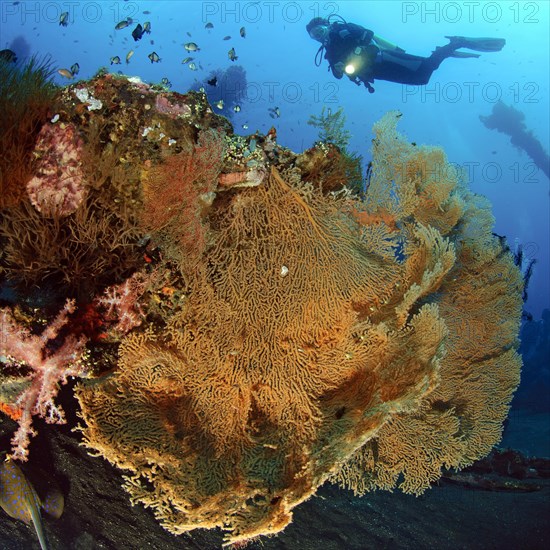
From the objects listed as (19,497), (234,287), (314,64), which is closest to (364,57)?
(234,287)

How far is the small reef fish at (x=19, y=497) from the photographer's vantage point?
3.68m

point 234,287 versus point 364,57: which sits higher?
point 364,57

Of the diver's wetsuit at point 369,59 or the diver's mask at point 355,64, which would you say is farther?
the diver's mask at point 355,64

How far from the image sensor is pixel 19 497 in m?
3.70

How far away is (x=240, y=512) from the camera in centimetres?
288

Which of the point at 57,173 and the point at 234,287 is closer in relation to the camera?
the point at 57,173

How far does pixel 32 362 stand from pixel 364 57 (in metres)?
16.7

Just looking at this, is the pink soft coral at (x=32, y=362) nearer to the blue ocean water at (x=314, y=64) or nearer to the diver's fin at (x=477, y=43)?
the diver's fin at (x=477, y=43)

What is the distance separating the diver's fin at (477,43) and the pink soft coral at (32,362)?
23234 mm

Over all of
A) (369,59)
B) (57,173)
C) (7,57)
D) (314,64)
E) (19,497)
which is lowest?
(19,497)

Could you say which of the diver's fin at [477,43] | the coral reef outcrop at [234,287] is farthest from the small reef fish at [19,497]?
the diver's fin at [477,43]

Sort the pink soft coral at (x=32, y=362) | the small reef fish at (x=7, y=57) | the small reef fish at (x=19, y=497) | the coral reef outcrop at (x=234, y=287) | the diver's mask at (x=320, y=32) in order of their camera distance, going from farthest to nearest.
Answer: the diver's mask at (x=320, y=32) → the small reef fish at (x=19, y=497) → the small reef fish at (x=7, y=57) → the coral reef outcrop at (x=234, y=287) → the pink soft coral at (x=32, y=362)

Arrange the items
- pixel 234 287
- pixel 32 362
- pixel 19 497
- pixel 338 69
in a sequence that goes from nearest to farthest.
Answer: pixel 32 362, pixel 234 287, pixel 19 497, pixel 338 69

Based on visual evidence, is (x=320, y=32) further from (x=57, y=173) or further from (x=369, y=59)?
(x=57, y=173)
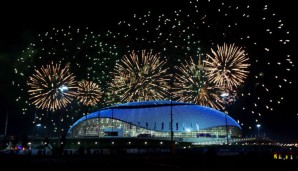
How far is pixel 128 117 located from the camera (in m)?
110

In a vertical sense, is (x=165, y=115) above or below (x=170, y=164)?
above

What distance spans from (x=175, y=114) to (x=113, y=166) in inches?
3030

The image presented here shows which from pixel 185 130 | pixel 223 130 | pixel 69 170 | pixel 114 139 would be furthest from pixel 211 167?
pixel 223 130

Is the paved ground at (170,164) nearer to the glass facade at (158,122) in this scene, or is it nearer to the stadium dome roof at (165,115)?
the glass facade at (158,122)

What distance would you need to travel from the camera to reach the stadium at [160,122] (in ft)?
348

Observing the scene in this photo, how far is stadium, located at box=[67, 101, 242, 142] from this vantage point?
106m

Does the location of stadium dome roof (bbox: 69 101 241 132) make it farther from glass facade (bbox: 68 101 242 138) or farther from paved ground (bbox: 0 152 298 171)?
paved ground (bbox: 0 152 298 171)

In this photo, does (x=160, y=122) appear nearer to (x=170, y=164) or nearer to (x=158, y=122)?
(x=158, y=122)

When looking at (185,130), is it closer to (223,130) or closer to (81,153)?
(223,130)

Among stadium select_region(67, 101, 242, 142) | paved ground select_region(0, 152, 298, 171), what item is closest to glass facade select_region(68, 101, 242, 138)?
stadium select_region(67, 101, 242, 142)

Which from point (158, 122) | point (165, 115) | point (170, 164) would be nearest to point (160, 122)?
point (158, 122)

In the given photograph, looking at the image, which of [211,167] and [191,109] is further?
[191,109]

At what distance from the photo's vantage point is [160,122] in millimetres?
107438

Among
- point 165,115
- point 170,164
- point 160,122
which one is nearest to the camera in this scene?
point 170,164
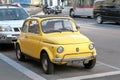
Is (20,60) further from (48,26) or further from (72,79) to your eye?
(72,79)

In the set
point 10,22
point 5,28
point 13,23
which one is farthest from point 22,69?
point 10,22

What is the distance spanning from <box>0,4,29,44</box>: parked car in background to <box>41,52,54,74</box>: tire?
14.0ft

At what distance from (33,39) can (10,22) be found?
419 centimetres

▬▬▬▬▬▬

• Exercise aim:
Starting at the line that contains "How far is pixel", retype each line through the final one in the listing, with both ends kept and the pictures omitted.

• Worked solution:
How far is pixel 128 117 located from the camera (in m)?
110

In a vertical sense, is (x=165, y=115) above or below (x=170, y=164)?
above

What distance spans from (x=175, y=114) to (x=113, y=166) in inches?
3030

The image presented here shows which from pixel 185 130 | pixel 223 130 | pixel 69 170 | pixel 114 139 would be furthest from pixel 211 167?
pixel 223 130

Is the paved ground at (170,164) nearer to the glass facade at (158,122) in this scene, or is it nearer to the stadium dome roof at (165,115)?
the glass facade at (158,122)

What distance would you need to travel from the camera to reach the stadium at [160,122] (in ft)?
348

Observing the scene in this photo, how far is stadium, located at box=[67, 101, 242, 142] from this vantage point?
106m

Does the location of stadium dome roof (bbox: 69 101 241 132) make it farther from glass facade (bbox: 68 101 242 138) or farther from paved ground (bbox: 0 152 298 171)?
paved ground (bbox: 0 152 298 171)

In this photo, does (x=160, y=122) appear nearer to (x=170, y=164) or nearer to (x=158, y=122)?
(x=158, y=122)

When looking at (185,130), is it closer to (223,130) or closer to (81,153)?
(223,130)

Among stadium select_region(67, 101, 242, 142) | paved ground select_region(0, 152, 298, 171), what item is closest to glass facade select_region(68, 101, 242, 138)?
stadium select_region(67, 101, 242, 142)

Which from point (158, 122) | point (165, 115) | point (170, 164) would be nearest to point (160, 122)?
point (158, 122)

In the given photograph, looking at the image, which of [211,167] and [191,109] is further?
[191,109]

At what distance from the photo's vantage point is [160,122] in millimetres?
107438

Among
- point 165,115
- point 170,164
- point 160,122
which one is nearest to the camera in this scene?
point 170,164
Is (20,60) further from (48,26) or further from (72,79) to your eye?
(72,79)

In the set
point 10,22
point 5,28
point 13,23
which one is farthest from point 22,69?
point 10,22

What is the distance spanning from <box>0,4,29,44</box>: parked car in background to <box>41,52,54,74</box>: tire?
14.0ft

At what distance from (33,39) can (10,22) be found?
419 centimetres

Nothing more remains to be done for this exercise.